In de verzen 22-25 verandert Jakobus het beeld van het woord in een spiegel. Het woord openbaart hoe het met onze binnenkant gaat, zoals een spiegel ons de buitenkant laat zien. Wanneer gelovigen het woord openen, zien ze zichzelf zoals God ze ziet en zijn ze daardoor in staat om hun eventuele zonden te ontdekken en te belijden. Maar het is niet genoeg om alleen maar het woord te lezen, we moeten het gelezene ook in de praktijk brengen. Iemand die alleen maar het woord hoort en er niet aan gehoorzaamt is gelijk aan iemand die in een spiegel kijkt, ziet dat zijn gelaat er slecht uitziet, en vervolgt verder zijn weg zonder er iets aan te veranderen. Zo iemand kan van mening zijn dat hij of zij er geestelijk op is vooruitgegaan, maar eigenlijk heeft hij of zij zichzelf bedrogen.
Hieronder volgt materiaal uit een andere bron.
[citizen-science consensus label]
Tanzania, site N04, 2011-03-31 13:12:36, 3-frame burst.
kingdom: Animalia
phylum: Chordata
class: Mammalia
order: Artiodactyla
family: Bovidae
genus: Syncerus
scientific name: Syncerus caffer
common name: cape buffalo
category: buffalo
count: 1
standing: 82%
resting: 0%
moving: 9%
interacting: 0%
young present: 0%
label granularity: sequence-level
Vers 25 leert ons dat, wanneer we aandachtig het woord in ons opnemen, niet zomaar een blik erin slaan, dat we onszelf ontdekken. Dan dienen we wat we gelezen hebben te gehoorzamen. Doen we dat, dan mogen we verzekerd zijn van Gods zegen.

Vers 22 zegt: ‘Weest daders van het woord en niet alleen hoorders’. Jakobus noemt het woord ‘de volmaakte wet van de vrijheid’, omdat gehoorzaamheid aan het woord geestelijke vrijheid verzekerd (Joh.8:30-32). Het leven van een gelovige is gebonden aan een wet, maar dan wel de wet van de vrijheid! Dat wil niet zeggen dat we maar kunnen doen en laten wat we willen. Geen anarchie, maar dienstbaarheid in nieuwheid van de geest, en niet in oudheid van de letter (Rom.7:6). We zijn als gelovige dienstbaat aan de wet van Christus, de wet van de vrijheid! (Rom.8:2; 1Kor.9:21).

Geloof en de naaste

De verzen 22-25 spreken van het persoonlijk innerlijk geloofsleven van een gelovige wanneer ze het woord openen, en vers 26-27 bespreekt het publieke leven als gelovige. Het Griekse woord voor ‘godsdienstig’ in vers 26 wil zeggen: ‘Het uiterlijke leven van een gelovige. Nergens in de Bijbel wordt het Christelijk geloof ‘religie’ genoemd; wel een wonder, een nieuwe geboorte en een goddelijk geestelijk leven. ‘Als iemand meent godsdienstig te zijn’ zegt Jakobus laat het daar maar eens zien met hun daden. Wat zijn de karaktertrekken van een echte ‘religie’? Het zijn (1) zelfbeheersing – een beheersbare tong (zie 3:2); (2) Liefde voor anderen en (3) een rein leven. Het woord ‘bezoeken’ in vers 27, houdt in ‘zorg dragen voor’. Het suggereert een geestelijke zorg voor hen die in nood zijn. Ware godsdienst is niet een bepaalde wijze of vorm en ceremonies, het is je tong in bedwang houden, je naaste liefde bewijzen en je rein van deze wereld bewaren. Jakobus gebruikt het woord ‘volmaakt’ meerdere keren in dit hoofdstuk In de verzen 1-4 spreekt hij van een volmaakt werk; in 13-20 van een volmaakt geschenk en in 21-27 van de volmaakte wet. Gods volmaakt werk is om in ons leven werkzaam te zijn opdat we een volwassen gelovige worden. Zijn volmaakte gift is zijn barmhartigheid om ons daarin tegemoet te komen wanneer we op de proef worden gesteld. Zijn volmaakte wet sterkt en bewaard ons in het leven.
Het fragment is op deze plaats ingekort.